Georg Jenatsch

Georg Jenatsch
Jenatsch 1636

Georg (auch: Jörg oder Jürg) Jenatsch (* 1596 in Samedan; † 24. Januar 1639 in Chur) war ein Schweizer Pfarrer und Politiker und gilt als der Retter Graubündens im Dreissigjährigen Krieg.

Jenatsch auf einer Zeichnung von Heinrich Kraneck, 1832

Inhaltsverzeichnis

Leben

Georg Jenatsch wurde 1596 geboren. Bis heute ist nicht restlos geklärt, ob er in Samedan im Oberengadin oder in Lohn im Schams zur Welt kam. Seine Kinderjahre verbrachte er im Pfarrhaus von Silvaplana. 1610 besuchte Jenatsch das Lektorium in Zürich, 1616 immatrikulierte er sich an der theologischen Fakultät der Universität Basel. Nach Studienabschluss wirkte er ab 1617 als Prädikant in Scharans im Domleschg.

Ab 1618 beteiligte sich Jenatsch an den wilden Parteikämpfen innerhalb der Drei Bünde. Er trat am Strafgericht von Thusis als fanatischer Gegner der spanisch-katholischen Partei auf und war mitverantwortlich für den Justizmord an Nicolò Rusca, Erzpriester von Sondrio, und Johann Baptist Prevost von Vicosoprano. Im gleichen Jahr wurde Jenatsch reformierter Prädikant in Berbenno bei Sondrio in der mehrheitlich katholischen Talschaft Veltlin. 1620 entkam er knapp dem Veltliner Protestantenmord nach Silvaplana. Als Racheakt ermordete Jenatsch im Jahre 1621 mit einigen Helfern den Führer der spanisch-katholischen Partei in den Drei Bünden Pompejus Planta auf seinem Schloss Rietberg im Domleschg.

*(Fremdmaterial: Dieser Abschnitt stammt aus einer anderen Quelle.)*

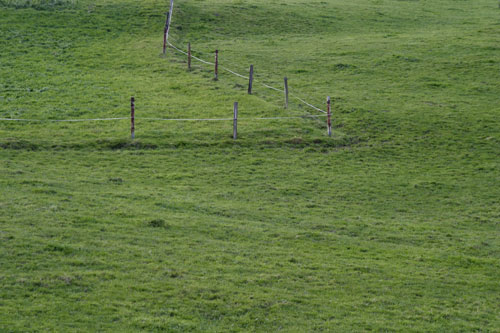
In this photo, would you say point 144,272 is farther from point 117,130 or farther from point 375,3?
point 375,3

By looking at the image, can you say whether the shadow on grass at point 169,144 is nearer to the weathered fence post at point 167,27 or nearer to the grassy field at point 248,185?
the grassy field at point 248,185

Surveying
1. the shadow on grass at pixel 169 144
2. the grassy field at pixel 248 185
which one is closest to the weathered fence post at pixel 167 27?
the grassy field at pixel 248 185

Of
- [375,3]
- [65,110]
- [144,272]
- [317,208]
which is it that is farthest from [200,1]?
[144,272]

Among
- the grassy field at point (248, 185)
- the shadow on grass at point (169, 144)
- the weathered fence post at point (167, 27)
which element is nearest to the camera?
the grassy field at point (248, 185)

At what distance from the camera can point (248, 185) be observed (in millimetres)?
22359

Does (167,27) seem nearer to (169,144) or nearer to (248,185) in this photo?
(169,144)

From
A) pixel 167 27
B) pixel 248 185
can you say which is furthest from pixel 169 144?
pixel 167 27

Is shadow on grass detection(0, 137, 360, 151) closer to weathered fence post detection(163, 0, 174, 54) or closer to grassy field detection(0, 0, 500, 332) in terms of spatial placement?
grassy field detection(0, 0, 500, 332)

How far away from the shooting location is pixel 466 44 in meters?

Nach dem Einmarsch der Spanier und Österreicher in den Drei Bünden 1620 wurde das Land in den Bündner Wirren in den Dreissigjährigen Krieg hineingezogen. Jenatsch begann eine militärische Karriere, zuerst als Partisanenführer, dann als Hauptmann der Kavallerie in der Armee des pfälzischen Generals Ernst von Mansfeld. 1627 stieg er zum Major auf und liess sich auf ein Duell mit seinem Vorgesetzten ein, Oberst Jacob von Ruinelli, den er erdolchte. Im folgenden Jahr trat er in venezianische Dienste ein, wurde dort aber inhaftiert und zog darauf 1629 mit seiner Familie auf das Schloss Katzensteig bei Bischofszell im eidgenössisch beherrschten Thurgau.

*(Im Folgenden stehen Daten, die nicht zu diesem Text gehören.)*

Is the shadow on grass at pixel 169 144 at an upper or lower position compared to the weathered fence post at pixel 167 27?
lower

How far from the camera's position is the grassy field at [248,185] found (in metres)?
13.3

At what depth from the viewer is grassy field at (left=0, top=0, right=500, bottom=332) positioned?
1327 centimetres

Als 1634 der reformierte Herzog Henri II. de Rohan im Auftrag Kardinal Richelieus Graubünden besetzte, war Jenatsch im Rang eines Obersten seine rechte Hand. Da aber Richelieu Absichten zeigte, Graubünden und dessen Untertanengebiete als Pfand für den Friedensschluss zu behalten, führte Jenatsch zur Befreiung seiner Heimat Verhandlungen mit Österreich-Spanien. Zu diesem Zweck trat er 1635 im Kloster Rapperswil zur katholischen Kirche über. Es gelang ihm in meisterhafter Weise, Rohan zu täuschen und zugleich die Bündner beim französischen Heer sowie das ganze Land für seinen Plan zu gewinnen. Er wurde zum General der Drei Bünde ernannt und war mit der Unterstützung Spaniens in der Lage, die Franzosen am 5. Mai 1637 zum Abzug zu zwingen. Zugleich gelang es ihm mit diplomatischem Geschick, von Spanien die Rückgabe des Veltlins an Graubünden zu erwirken.

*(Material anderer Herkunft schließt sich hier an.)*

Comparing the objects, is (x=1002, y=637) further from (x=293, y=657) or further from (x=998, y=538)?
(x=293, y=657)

«Der Untergang des Jürg Jenatsch»
Historienbild von E. Sturtevant
Sturtevants Darstellung beruht genau auf der Romanvorlage von C.F. Meyer: Jenatsch streckte sich nach dem nahen Kredenztische aus und erreichte dort mit der freien Hand einen schweren ehernen Leuchter, dessen gewichtigen Fuss er gegen seine Angreifer schwang, die von vorn fallenden Hiebe parierend.
Ort des ehemaligen Staubigen Hüetlis, heute Teil des Alten Gebäu

Von da an war Jenatsch der politische und militärische Lenker seines Landes, wurde als «Direktor» des spanisch-österreichischen Bündnisses mit Reichtümern überschüttet und durch Philipp IV. von Spanien geadelt. Bei einem nächtlichen Gelage in Chur wurde er in der Fasnachtszeit während eines Trinkgelages in der Wirtschaft des Pastetenbäckers Lorenz (Laurentz) Fausch, dem «Staubigen Hüetli», am 21. Januar 1639 von einer Gruppe von maskierten Verschwörern ermordet. Der erste Täter, als Bär verkleidet, feuerte mit einer Pistole auf ihn, worauf ihn die anderen mit Knüppeln und Äxten niederstreckten.[1] Jenatsch wurde noch gleichentags in einer aufwändigen Trauerfeier in der Kathedrale in Chur beigesetzt.[2] Das «Staubige Hüetli» stand an der Stelle des Alten Gebäu an der Poststrasse 14.[3]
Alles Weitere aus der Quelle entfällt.